If you have a model for estimating team talent, a good test of that model is how close your error can get to the natural lower bound of 6.2 wins.

The most naive model is when you predict that every team will wind up 81-81. If you check that, you'll find that the standard error of your estimates is around 11 wins. If you use a prediction method like Tom Tango's "Marcel", you'll get substantially closer. You could also check any other predictions, like the Vegas over/under line. I don't actually know what those are, but I'm guessing they'd be around 8 or 9 wins.

My model is at 7.2 wins. I'm pretty sure it's better than Marcels and Vegas, but that's only because it uses more data. Oddsmakers are predicting the team's talent *before* it happens; I'm predicting it after. Obviously, I have a huge amount more information to work with. From looking at the rest of Norm Cash's career, I know that Norm Cash wasn't as good a player in 1962 as his 1961 suggested, and I can adjust accordingly. Marcel looks only backwards, so it doesn't know that.

If that seems like I'm cheating, well, not really. I'm not using the method to show how good a predictor I am. I'm using it to try to figure out, after the fact, how good a team actually was. I'm not trying to predict the future; I'm trying to explain the past.


My method works like this. Suppose you have a team that talent of X wins, but, instead, it got Y wins. The difference between Y and X is, by definition, luck. How might we measure that luck?

I think that these five measurements completely add up to the amount of luck, without overlapping:

-- how much the team's hitters got lucky and had a career year;
-- how much the team's pitchers got lucky and had a career year;
-- how much the team differed from its Runs Created estimate;
-- how much the team's opponents differed from their Runs Created estimate; and
-- how much the team's wins differed from its Pythagorean Projection.

The first two items deal with the raw batting and pitching lines. The second two items deal with converting those lines to runs. And the last item deals with converting those runs to wins. (You don't have to consider the opposition's "career year", because the opposition's career year in hitting is your career year in pitching, and vice-versa.)

Any source of luck you can think of winds up in one of those five categories. A pitcher has a lucky BABIP? That shows up as a career year. Team gets lucky and hits unusually well in the clutch? Partly career years, partly beating their Runs Created estimate. Team gets lucky and goes 15-6 in extra inning games? Shows up in their Pythagorean discrepancy. Your shortstop has a lucky defensive year? That shows up in a pitcher's career year (which is based on opposition batting outcomes, and therefore includes defense).

**Material provided:**
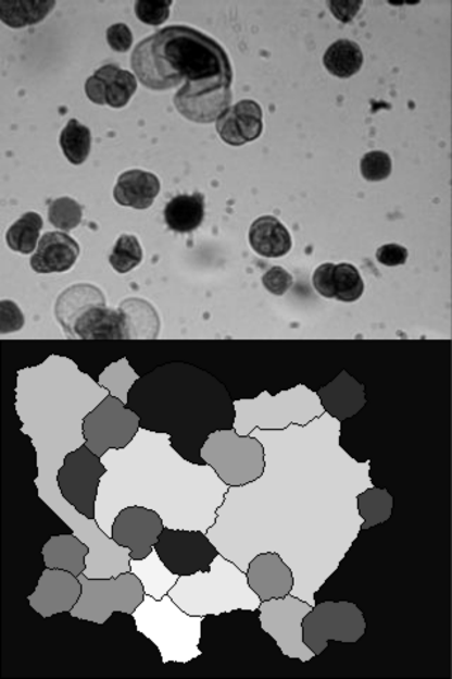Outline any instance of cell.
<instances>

**What is asked:**
a: Reproduce everything in the passage on measuring team luck from "If you have" down to "8 or 9 wins.".
b: Summarize the passage on measuring team luck in three sentences.
The material comes from a separate source.

**Answer list:**
a:
If you have a model for estimating team talent, a good test of that model is how close your error can get to the natural lower bound of 6.2 wins.

The most naive model is when you predict that every team will wind up 81-81. If you check that, you'll find that the standard error of your estimates is around 11 wins. If you use a prediction method like Tom Tango's "Marcel", you'll get substantially closer. You could also check any other predictions, like the Vegas over/under line. I don't actually know what those are, but I'm guessing they'd be around 8 or 9 wins.

b: A model of team talent can be tested by how close its error gets to the natural lower bound of 6.2 wins: predicting 81-81 for every team gives an error of around 11 wins, and the author's model is at 7.2. The model gets that close because it uses information from after the season, since its purpose is to explain after the fact how good a team actually was, not to predict the future. It treats the difference between a team's actual wins and its talent as luck, split into five non-overlapping parts: hitters' career years, pitchers' career years, the team's and its opponents' differences from their Runs Created estimates, and the team's difference from its Pythagorean Projection.